Por Teresa Donoso
5 enero, 2017

¡Son espectaculares!

Emma Seaton y su esposo Ray componían una pequeña familia de tres junto a su hijo Billy de 11 años. Si bien se habían planteado la idea de tener otro hijo más, nunca habían llegado a concretarla ni pensar mucho más al respecto. Pero como la vida tiene una forma misteriosa de darnos justo eso que queremos, durante 2014 Emma se vio obligada a hacerse una prueba de embarazo después de pasar varias semanas con nauseas y sintiéndose muy cansada.

Anthony Saffery

Según ellos mismos le contaron al Daily Mail, el test dio positivo y aunque el embarazo no había sido planeado, eso no significó que no se alegraran. Debido a que en la familia no existía historia de embarazos complicados ni tampoco embarazos múltiples, la pareja se dedicó a seguir con su vida y a someterse a los chequeos de rutina que se hacen durante el embarazo. Sin embargo, la ecografía que Emma se hizo a las 12 semanas reveló algo que ninguno de los dos había imaginado: tendrían trillizos.

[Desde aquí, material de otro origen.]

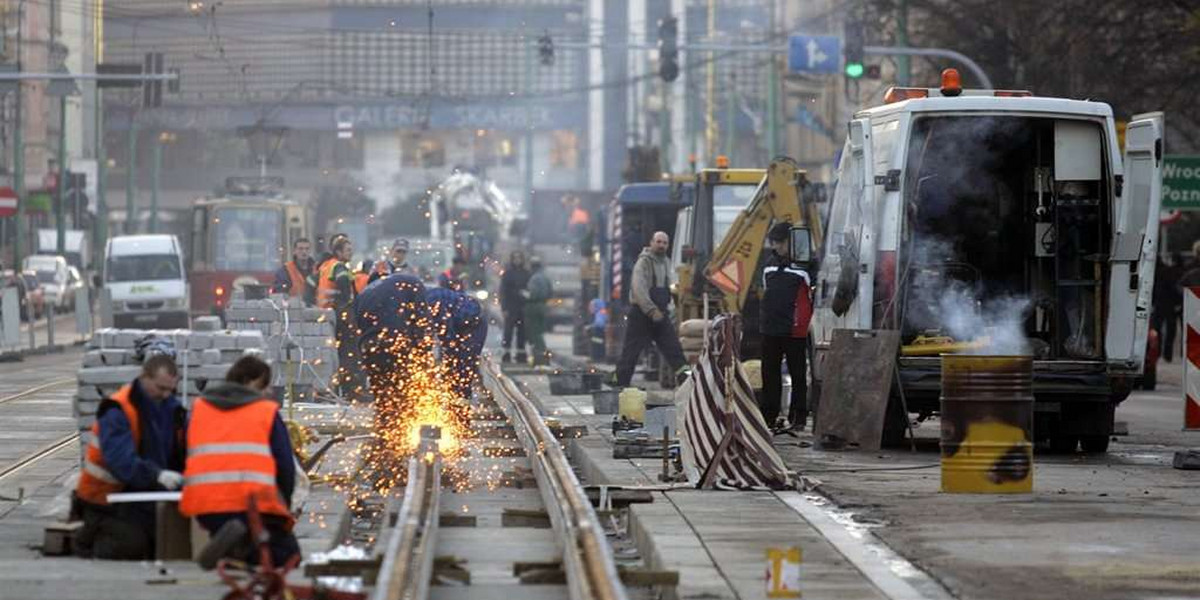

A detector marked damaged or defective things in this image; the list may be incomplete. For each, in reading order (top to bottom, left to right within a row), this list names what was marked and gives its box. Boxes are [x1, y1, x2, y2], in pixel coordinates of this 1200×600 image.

rusty metal barrel [936, 355, 1032, 492]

“Al principio el doctor dijo que eran gemelos pero despeñes dijo, ‘Esperen, hay otro más’. Ray y yo estábamos en shock”.

El embarazo era de alto riesgo pero Emma estaba determinada a vivirlo de la forma mas tranquila posible, incluso si eso significaba tener que soportar las náuseas cada mañana durante muchos meses. La pareja sabía que los trillizos nacerían un poco antes de los nueve meses debido a que compartían la placenta, pero confiaban en que todo saldría bien.

Murray Sanders / Daily Mail

Fue por eso que un día de agosto de 2014 cuando Emma comenzó a sentir contracciones leves a las 22 semanas de gestación, optó por no preocuparse.

“Tenía sólo 22 semanas y seis días en ese punto. Pensé que ese no era el momento”.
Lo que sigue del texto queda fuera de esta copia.